#### ИСХОДНЫЙ ТЕКСТ
○ ○ ○
В одном из периодов мединской общины, когда мусульмане только начинали строить новый общественный порядок, возникала острая проблема: как справедливо распределять ресурсы, когда вокруг много нуждающихся, а средств всегда ограничено? Однажды, в день сбора урожая, произошло событие, которое буквально является символом нового отношения к собственности и власти. В домах некоторых богатых мусульман лежали запасы зерна и продуктов, тогда как многие люди в общине испытывали голод и нужду.

Пророк Мухаммад ﷺ призвал собрать эти запасы и перераспределить их среди всех, особенно тех, кто оказался в тяжёлом положении, бедных, вдов, сирот и переселенцев.

Он говорил: «Никто из вас не вправе позволять своему брату страдать от голода, когда у него есть возможность помочь». Зерно и еда были собраны в общее хранилище, и каждый мог получить ровно столько, сколько было нужно для жизни. Никто не мог взять больше, чем ему было положено, и никто не оставался без помощи.

Это был живой пример социальной справедливости и равенства. Новая и чуждая модель для того времени.

Одним из столпов ислама, введённых Пророком Мухаммадом ﷺ, стал принцип садака. Это обязательное пожертвование части своего имущества на нужды бедных и нуждающихся, обязательный для каждого мусульманина социальный механизм. Садака требовала от каждого мусульманина, кто имел средства, делиться ими с теми, кто оказался в нужде. Таким образом не позволялось, чтобы богатства скапливались в руках немногих, создавая классы привилегированных и обездоленных.

Этот принцип перераспределения был антиподом социальной несправедливости и эксплуатации, который закладывал фундамент для общества, где каждый человек имел право на достойную жизнь и справедливую жизнь в обществе равных. Так Мухаммад ﷺ не только разрушал идолов в форме камня, но и идолов жадности и социальной несправедливости, создавая коммуну, где люди были равны, а ресурсы — достоянием всех.
○ ○ ○
#### ПРЕДОСТАВЛЕННЫЕ ДАННЫЕ
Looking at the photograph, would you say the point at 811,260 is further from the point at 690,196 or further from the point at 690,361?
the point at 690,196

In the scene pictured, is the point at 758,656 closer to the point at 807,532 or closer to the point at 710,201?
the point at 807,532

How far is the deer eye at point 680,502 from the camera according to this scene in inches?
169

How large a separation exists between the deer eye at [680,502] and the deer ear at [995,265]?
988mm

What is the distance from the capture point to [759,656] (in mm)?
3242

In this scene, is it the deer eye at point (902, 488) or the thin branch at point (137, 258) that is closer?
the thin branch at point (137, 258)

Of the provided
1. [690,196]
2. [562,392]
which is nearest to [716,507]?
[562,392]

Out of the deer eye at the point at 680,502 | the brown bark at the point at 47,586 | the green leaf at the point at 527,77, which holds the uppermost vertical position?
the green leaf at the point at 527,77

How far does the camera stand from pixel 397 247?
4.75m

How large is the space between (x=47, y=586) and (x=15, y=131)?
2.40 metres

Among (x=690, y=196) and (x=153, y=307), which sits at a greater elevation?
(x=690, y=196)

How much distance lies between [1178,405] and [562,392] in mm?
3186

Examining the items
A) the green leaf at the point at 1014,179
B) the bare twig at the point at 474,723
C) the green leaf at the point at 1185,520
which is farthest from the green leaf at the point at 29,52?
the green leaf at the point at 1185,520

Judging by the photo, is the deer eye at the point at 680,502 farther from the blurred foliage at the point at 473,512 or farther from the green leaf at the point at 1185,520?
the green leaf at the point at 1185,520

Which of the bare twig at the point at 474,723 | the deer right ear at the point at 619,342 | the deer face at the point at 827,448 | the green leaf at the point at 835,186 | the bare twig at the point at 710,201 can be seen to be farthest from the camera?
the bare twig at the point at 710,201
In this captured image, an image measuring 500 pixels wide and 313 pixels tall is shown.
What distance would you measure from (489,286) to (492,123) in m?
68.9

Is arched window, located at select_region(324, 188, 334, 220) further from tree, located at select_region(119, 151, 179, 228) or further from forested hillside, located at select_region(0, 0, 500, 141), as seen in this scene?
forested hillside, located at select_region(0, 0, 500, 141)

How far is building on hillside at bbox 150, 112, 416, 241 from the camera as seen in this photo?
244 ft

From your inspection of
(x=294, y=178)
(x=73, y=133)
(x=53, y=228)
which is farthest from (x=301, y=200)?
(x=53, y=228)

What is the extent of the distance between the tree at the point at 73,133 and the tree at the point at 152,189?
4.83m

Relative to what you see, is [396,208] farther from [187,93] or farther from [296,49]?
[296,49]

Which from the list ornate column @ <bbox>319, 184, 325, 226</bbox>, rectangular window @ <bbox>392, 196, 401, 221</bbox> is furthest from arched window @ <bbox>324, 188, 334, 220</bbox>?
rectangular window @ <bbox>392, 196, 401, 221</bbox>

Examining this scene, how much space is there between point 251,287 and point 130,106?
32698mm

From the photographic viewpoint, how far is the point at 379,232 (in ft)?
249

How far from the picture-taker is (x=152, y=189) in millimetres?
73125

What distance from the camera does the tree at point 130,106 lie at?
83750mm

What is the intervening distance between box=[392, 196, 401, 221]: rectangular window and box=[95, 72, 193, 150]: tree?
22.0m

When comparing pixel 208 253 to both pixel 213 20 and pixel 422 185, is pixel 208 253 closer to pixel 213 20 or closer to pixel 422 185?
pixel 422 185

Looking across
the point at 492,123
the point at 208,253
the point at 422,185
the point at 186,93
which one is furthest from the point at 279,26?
○ ○ ○
#### ЗАДАНИЕ 1
Перепишите из исходного текста всё, начиная со слов «Этот принцип перераспределения» и вплоть до слов «ресурсы — достоянием всех.».
#### ЗАДАНИЕ 2
Куда, согласно исходному тексту, были собраны зерно и еда?
#### ЗАДАНИЕ 3
Продолжите исходный текст о мединской общине с того места, на котором он заканчивается.
Данные приведены как отдельный материал.

#### ИТОГОВЫЙ ОТВЕТ 1
Этот принцип перераспределения был антиподом социальной несправедливости и эксплуатации, который закладывал фундамент для общества, где каждый человек имел право на достойную жизнь и справедливую жизнь в обществе равных. Так Мухаммад ﷺ не только разрушал идолов в форме камня, но и идолов жадности и социальной несправедливости, создавая коммуну, где люди были равны, а ресурсы — достоянием всех.

#### ИТОГОВЫЙ ОТВЕТ 2
В общее хранилище.

#### ИТОГОВЫЙ ОТВЕТ 3
И в этом заключалась суть Пророка как разрушителя системы. Поэтому его миссия не закончилась даже тогда, когда он вернулся в Мекку победителем. Он не вошёл туда как царь, он вошёл как человек, который разрушил золотой Вавилон курайшитов и построил свободу.

Иса (Иисус)

Время и место рождения Исы Иудея I века нашей эры.

Контекст этой эпохи и провинции представлял собой сложный и многослойный социальный, политический и религиозный пазл. Иудея, небольшая провинция, находилась под жестоким и безжалостным контролем Римской империи, могущественной державы своего времени, чья власть простиралась на миллионы людей и огромные территории.

Жизнь под оккупацией всегда тяжела. Римляне устанавливали непосильные налоги, чтобы поддерживать свой растущий имперский аппарат. Любое неповиновение или даже намёк на сопротивление карались репрессиями и казнями. В таких условиях самоуправление и духовная свобода были тупо невозможны.

Иудейская элита состояла из жрецов, фарисеев и саддукеев, которые играли особую роль в этом политическом уравнении. Они выступали посредниками между римскими властями и народом, поддерживали социальный порядок и религиозные нормы, контролировали общество и при этом сохраняли условную автономию. Они устанавливали правила поведения, регулировали доступ к храму и священным текстам, требовали строгого соблюдения ритуалов и традиций. Римские наместники предпочитали не вмешиваться во внутренние религиозные дела, пока налоги исправно поступали и не возникало массовых протестов.

Теперь обратимся к пути Исы до начала его пророческой миссии. Это был путь человека, который с юных лет ясно видел ложность религиозной системы своего времени. Он жил среди простых людей — крестьян, ремесленников, обездоленных — и понимал ложность и несправедливость мироустройства.

Иса осознавал, что религия в её тогдашнем виде не служила Богу, она служила власти. Этот внутренний разрыв между внешней формой и истинной сутью веры стал источником его духовной борьбы и мотивацией изменить существующий порядок. Его жизнь до начала миссии была временем подготовки, накопления знаний, опыта и глубокого понимания того, что впереди его ждёт не проповедь, а радикальная борьба, разрушение старых структур и создание нового пути, пути внутренней свободы, прямого действия и готовности к жертве.

Фарисеи и саддукеи были частью политической машины.

Они обладали монополией на интерпретацию Закона, а значит, определяли, кто праведен, а кто грешен, кто достоин милости, а кто заслуживает изгнания. Контакт с Богом, по их представлениям, был возможен только через них. Это была бюрократическая религиозная структура, лишённая самой сути веры.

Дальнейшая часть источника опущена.